In 1962 Las Vegas gun collector and local gun store dealer Harry Mann, looking for ways to expand his business, put a small gun show together at the Stardust Hotel. Fifty three years later, that simple idea has developed into the world's great Arms and Armor collector's event.
Under the stewardship of renowned collector, dealer and publisher, Wallace Beinfeld, the Las Vegas Antique, Sporting Arms and Custom Knife maker's Show brings together hundreds of dealers, makers and collectors. Where else can one find the knowledgeable dealers, thousands of fine and historical firearms and handmade quality knives in the quantity and price range as can be found at the Las Vegas Show?
Unique in the industry, the Show attracts Collectors, interested legislators, members of many Governmental agencies, Hollywood personalities, collector organizations and dealers from around the world.
Recently acknowledged as the "Longest continuing running event in Las Vegas," 53 years, plans exist for several years into the future at the Riviera Hotel's 95,000 square feet convention center.
And, while the Mid Winter Show is one of a very few large scale, quality events, the Las Vegas Antique Arms Shows in the Spring and Fall, smaller in size, maintain the same level of quality merchandise offered to collectors.
When Harry Mann died in 1969, the Sahara's management asked Wally Beinfeld to take over the Show Producer's role. Beinfeld had shown award winning displays for several years, had helped to found collector's organizations and was actively involved in developing new markets for firearms.

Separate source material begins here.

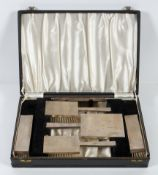An Art deco style silver mounted dressing table set, comprising brushes, hand mirror and comb,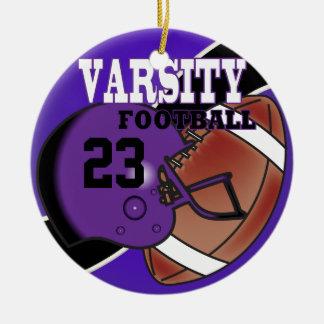 Fútbol púrpura y negro del equipo universitario adorno navideño redondo de cerámica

As a member of Colt Firearm's product development committee, Beinfeld had the opportunity to meet and work with many key marketers. Contacts that would help increase the size, scope and impact of the Las Vegas Shows.
Traveling the country, attending ten or twelve Gun Shows a year, personally working with collector organizations to expand their reach into the market, under Beinfeld's stewardship, the Las Vegas Show began to grow in size, scope and prestige. In 1969, the Show was held in a four thousand square foot room. About 50 exhibitors and collectors set up and one hundred members of the public came to see Herb Glass, Arnold Chernoff, Jim Serven, John Malloy, Norm Flayderman, Bob Cherry and many of the other "Giants" of the industry.
Today, more than six hundred exhibitors offering or just showing fine merchandise, a dozen collector organizations, manufacturers of quality sporting arms, more than a hundred custom handmade knife-makers and several thousand interested collectors join together at the Winter Show. You can still meet some of the "Giants" as well as more contemporary great dealers, Mitch Luksich, Greg Martin, John Gangel, Mike Clark and dozens more.
Happily, the participation of "Giants" of the industry at the Show has paralleled the growth in size and scope of products offered.
With the passing of Wally Beinfeld, Karen and Paul Balfour will continue Wally's legacy.